Dataset entries
..............................

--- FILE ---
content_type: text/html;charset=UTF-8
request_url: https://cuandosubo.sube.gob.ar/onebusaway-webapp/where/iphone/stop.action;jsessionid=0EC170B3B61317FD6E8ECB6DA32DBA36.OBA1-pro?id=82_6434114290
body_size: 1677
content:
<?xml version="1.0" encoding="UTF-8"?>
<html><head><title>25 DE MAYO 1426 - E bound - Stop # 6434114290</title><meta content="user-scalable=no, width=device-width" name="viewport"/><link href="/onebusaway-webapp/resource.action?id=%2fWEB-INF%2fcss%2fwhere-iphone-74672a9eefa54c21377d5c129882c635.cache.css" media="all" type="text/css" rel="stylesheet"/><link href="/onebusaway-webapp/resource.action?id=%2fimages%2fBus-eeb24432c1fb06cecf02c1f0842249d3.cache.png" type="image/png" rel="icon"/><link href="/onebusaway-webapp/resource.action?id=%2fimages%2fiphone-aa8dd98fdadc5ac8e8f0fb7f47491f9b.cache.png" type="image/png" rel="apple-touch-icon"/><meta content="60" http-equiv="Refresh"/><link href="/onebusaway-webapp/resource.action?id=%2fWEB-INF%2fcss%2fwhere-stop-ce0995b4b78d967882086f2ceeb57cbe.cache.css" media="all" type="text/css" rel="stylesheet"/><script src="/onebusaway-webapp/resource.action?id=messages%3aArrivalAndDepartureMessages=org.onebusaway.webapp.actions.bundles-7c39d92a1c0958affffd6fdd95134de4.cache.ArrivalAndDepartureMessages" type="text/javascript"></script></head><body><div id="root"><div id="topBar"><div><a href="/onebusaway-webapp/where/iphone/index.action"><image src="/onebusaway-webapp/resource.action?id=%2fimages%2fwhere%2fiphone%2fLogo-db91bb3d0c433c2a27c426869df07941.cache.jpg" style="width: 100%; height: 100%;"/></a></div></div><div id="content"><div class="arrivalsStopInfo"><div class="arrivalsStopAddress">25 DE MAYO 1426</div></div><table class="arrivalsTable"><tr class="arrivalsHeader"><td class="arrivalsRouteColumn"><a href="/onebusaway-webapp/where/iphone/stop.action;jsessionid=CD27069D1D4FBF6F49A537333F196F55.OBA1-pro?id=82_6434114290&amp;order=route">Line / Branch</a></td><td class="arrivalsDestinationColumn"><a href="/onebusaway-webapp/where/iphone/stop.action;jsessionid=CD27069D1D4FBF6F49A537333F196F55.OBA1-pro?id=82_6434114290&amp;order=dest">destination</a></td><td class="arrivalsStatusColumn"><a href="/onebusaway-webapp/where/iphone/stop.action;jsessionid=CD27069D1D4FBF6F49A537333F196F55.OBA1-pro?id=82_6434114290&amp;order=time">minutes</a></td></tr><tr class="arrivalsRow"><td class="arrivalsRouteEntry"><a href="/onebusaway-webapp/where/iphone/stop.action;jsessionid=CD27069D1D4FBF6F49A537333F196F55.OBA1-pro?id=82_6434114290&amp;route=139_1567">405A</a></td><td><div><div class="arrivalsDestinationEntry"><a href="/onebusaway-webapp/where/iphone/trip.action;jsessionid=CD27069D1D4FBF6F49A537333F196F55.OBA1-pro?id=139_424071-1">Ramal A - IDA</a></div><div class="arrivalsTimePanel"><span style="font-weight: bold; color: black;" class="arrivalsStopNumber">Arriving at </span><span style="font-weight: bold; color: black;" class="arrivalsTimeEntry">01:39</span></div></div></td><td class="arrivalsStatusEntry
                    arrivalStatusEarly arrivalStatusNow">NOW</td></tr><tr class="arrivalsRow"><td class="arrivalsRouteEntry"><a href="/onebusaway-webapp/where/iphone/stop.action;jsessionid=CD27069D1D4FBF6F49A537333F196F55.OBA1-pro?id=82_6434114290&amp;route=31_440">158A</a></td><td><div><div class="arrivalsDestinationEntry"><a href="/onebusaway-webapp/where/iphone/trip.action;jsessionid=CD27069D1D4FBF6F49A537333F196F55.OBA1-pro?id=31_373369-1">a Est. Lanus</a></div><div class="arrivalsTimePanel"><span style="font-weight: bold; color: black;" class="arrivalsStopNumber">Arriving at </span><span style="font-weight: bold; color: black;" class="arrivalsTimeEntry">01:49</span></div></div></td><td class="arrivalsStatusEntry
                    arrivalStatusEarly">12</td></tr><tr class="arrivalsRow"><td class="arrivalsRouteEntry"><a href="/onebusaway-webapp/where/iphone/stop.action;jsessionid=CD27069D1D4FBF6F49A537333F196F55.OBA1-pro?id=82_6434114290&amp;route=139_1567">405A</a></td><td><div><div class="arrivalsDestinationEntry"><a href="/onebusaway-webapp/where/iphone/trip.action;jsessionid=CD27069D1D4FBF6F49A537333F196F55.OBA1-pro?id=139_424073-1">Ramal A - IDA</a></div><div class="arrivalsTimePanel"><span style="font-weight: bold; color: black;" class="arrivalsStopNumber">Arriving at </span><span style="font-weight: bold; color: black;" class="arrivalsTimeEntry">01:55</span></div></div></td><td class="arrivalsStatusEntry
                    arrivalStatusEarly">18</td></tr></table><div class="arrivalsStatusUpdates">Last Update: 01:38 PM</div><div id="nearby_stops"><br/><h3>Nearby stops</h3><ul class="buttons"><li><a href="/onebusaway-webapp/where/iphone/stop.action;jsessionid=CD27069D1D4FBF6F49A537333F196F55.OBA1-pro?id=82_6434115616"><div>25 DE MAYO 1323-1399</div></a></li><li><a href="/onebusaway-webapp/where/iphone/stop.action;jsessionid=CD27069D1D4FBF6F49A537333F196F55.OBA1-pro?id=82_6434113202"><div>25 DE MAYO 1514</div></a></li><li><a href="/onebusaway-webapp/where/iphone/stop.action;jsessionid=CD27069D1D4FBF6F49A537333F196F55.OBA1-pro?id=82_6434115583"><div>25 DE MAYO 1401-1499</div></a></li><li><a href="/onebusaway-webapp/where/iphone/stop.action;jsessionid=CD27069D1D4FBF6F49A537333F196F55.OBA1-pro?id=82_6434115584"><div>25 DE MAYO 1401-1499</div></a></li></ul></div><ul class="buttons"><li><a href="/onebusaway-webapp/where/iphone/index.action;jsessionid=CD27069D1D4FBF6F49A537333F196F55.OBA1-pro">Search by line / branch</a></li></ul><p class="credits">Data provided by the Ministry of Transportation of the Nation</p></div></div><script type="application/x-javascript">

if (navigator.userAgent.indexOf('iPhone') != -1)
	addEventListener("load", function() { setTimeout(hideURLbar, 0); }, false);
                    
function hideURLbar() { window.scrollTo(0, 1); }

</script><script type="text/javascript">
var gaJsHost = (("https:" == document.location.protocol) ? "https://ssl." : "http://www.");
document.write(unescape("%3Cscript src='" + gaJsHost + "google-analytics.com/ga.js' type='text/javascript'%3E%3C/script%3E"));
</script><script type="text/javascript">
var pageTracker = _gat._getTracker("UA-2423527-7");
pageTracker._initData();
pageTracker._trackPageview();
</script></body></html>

..............................

THE PROBLEM: From the line with "pageTracker._initData();" to the final line of the data above, please reproduce every line exactly and add nothing.

YOUR SOLUTION:
pageTracker._initData();
pageTracker._trackPageview();
</script></body></html>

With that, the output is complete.